Substitute "pedestrian in white shirt" for every occurrence of "person in white shirt" in the lines below, and reproduce the lines with everything else unchanged.
[Begin Extracted material]
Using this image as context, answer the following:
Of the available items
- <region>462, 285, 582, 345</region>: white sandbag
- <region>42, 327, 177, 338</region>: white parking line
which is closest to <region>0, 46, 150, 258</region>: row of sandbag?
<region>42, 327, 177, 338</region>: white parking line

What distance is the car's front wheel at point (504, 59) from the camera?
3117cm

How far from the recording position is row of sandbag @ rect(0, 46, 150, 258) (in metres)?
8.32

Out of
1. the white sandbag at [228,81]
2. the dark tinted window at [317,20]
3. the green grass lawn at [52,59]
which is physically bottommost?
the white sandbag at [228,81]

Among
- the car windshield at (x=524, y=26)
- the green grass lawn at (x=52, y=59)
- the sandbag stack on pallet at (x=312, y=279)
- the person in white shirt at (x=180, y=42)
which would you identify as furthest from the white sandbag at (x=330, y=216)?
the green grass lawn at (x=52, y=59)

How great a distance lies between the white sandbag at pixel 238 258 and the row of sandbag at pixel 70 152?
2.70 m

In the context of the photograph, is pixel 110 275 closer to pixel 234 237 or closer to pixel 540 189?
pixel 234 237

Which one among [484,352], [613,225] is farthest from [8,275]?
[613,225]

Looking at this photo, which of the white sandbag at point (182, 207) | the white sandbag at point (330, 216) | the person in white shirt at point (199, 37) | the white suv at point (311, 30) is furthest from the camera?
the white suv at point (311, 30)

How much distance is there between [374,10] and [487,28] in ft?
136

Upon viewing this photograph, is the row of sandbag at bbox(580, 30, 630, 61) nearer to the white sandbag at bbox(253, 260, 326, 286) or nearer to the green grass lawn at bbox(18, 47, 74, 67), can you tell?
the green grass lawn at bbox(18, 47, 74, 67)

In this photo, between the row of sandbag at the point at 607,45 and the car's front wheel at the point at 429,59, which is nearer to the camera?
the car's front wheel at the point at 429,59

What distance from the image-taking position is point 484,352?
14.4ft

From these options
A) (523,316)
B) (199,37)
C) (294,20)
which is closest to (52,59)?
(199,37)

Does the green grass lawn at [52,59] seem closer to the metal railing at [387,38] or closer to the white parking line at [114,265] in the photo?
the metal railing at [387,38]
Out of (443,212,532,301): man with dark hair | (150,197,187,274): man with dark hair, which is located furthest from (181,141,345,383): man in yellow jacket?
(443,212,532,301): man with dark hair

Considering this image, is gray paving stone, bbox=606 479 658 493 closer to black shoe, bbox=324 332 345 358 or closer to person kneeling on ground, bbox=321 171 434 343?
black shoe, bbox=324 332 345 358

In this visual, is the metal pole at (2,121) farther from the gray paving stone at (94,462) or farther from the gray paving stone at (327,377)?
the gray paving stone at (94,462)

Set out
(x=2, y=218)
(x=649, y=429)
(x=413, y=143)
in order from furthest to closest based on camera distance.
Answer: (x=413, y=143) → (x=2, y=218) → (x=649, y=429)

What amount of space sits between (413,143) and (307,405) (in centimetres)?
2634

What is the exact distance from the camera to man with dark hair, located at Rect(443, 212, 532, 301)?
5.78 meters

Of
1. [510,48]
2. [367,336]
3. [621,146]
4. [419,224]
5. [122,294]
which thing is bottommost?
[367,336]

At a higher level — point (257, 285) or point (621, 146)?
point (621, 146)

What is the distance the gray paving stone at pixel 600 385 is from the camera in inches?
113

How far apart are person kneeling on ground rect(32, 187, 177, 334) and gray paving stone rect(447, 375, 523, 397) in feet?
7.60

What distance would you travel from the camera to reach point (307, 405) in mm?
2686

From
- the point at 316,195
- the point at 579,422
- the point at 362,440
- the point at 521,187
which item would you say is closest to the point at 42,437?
[End Extracted material]
[Full response]
Using this image as context, answer the following:
Of the available items
- <region>462, 285, 582, 345</region>: white sandbag
- <region>42, 327, 177, 338</region>: white parking line
which is closest to <region>0, 46, 150, 258</region>: row of sandbag?
<region>42, 327, 177, 338</region>: white parking line

What distance is the car's front wheel at point (504, 59) from the camera?
3117cm

How far from the recording position is row of sandbag @ rect(0, 46, 150, 258) (in metres)?
8.32

Out of
1. the white sandbag at [228,81]
2. the dark tinted window at [317,20]
3. the green grass lawn at [52,59]
which is physically bottommost?
the white sandbag at [228,81]

Among
- the car windshield at (x=524, y=26)
- the green grass lawn at (x=52, y=59)
- the sandbag stack on pallet at (x=312, y=279)
- the pedestrian in white shirt at (x=180, y=42)
which would you identify as furthest from the white sandbag at (x=330, y=216)?
the green grass lawn at (x=52, y=59)

How great a distance lies between the white sandbag at pixel 238 258 and the row of sandbag at pixel 70 152?
2.70 m

In the context of the photograph, is pixel 110 275 closer to pixel 234 237 or closer to pixel 540 189?
pixel 234 237

Which one among [484,352], [613,225] is farthest from [8,275]?
[613,225]

Looking at this photo, which of the white sandbag at point (182, 207) | the white sandbag at point (330, 216) | the pedestrian in white shirt at point (199, 37) | the white suv at point (311, 30) is furthest from the camera?
the white suv at point (311, 30)

How much distance is there between [374,10] and [487,28] in ft?
136

Upon viewing this photograph, is the row of sandbag at bbox(580, 30, 630, 61) nearer to the white sandbag at bbox(253, 260, 326, 286) or nearer to the green grass lawn at bbox(18, 47, 74, 67), can you tell?
the green grass lawn at bbox(18, 47, 74, 67)

In this photo, between the row of sandbag at the point at 607,45 and the car's front wheel at the point at 429,59, which is nearer to the camera?
the car's front wheel at the point at 429,59

What distance from the image-taking position is point 484,352?
14.4ft

From these options
A) (523,316)
B) (199,37)
C) (294,20)
which is closest to (52,59)?
(199,37)

Does the green grass lawn at [52,59] seem closer to the metal railing at [387,38] or closer to the white parking line at [114,265] in the photo?
the metal railing at [387,38]
Out of (443,212,532,301): man with dark hair | (150,197,187,274): man with dark hair, which is located furthest from (181,141,345,383): man in yellow jacket?
(443,212,532,301): man with dark hair

Considering this image, is gray paving stone, bbox=606 479 658 493 closer to black shoe, bbox=324 332 345 358 or closer to person kneeling on ground, bbox=321 171 434 343?
black shoe, bbox=324 332 345 358

In this visual, is the metal pole at (2,121) farther from the gray paving stone at (94,462) or farther from the gray paving stone at (327,377)?
the gray paving stone at (94,462)

Set out
(x=2, y=218)
(x=649, y=429)
(x=413, y=143)
in order from furthest to closest based on camera distance.
Answer: (x=413, y=143) → (x=2, y=218) → (x=649, y=429)

What amount of space sits between (413,143) and (307,405) (in centimetres)?
2634

What is the exact distance from the camera to man with dark hair, located at Rect(443, 212, 532, 301)?
5.78 meters

Of
1. [510,48]
2. [367,336]
3. [621,146]
4. [419,224]
5. [122,294]
which thing is bottommost?
[367,336]

At a higher level — point (257, 285) or point (621, 146)?
point (621, 146)

What is the distance the gray paving stone at pixel 600 385 is from the camera in inches?
113

How far apart are person kneeling on ground rect(32, 187, 177, 334) and gray paving stone rect(447, 375, 523, 397) in feet?
7.60

What distance would you travel from the camera to reach point (307, 405) in mm?
2686

From
- the point at 316,195
- the point at 579,422
- the point at 362,440
- the point at 521,187
which item would you say is closest to the point at 42,437?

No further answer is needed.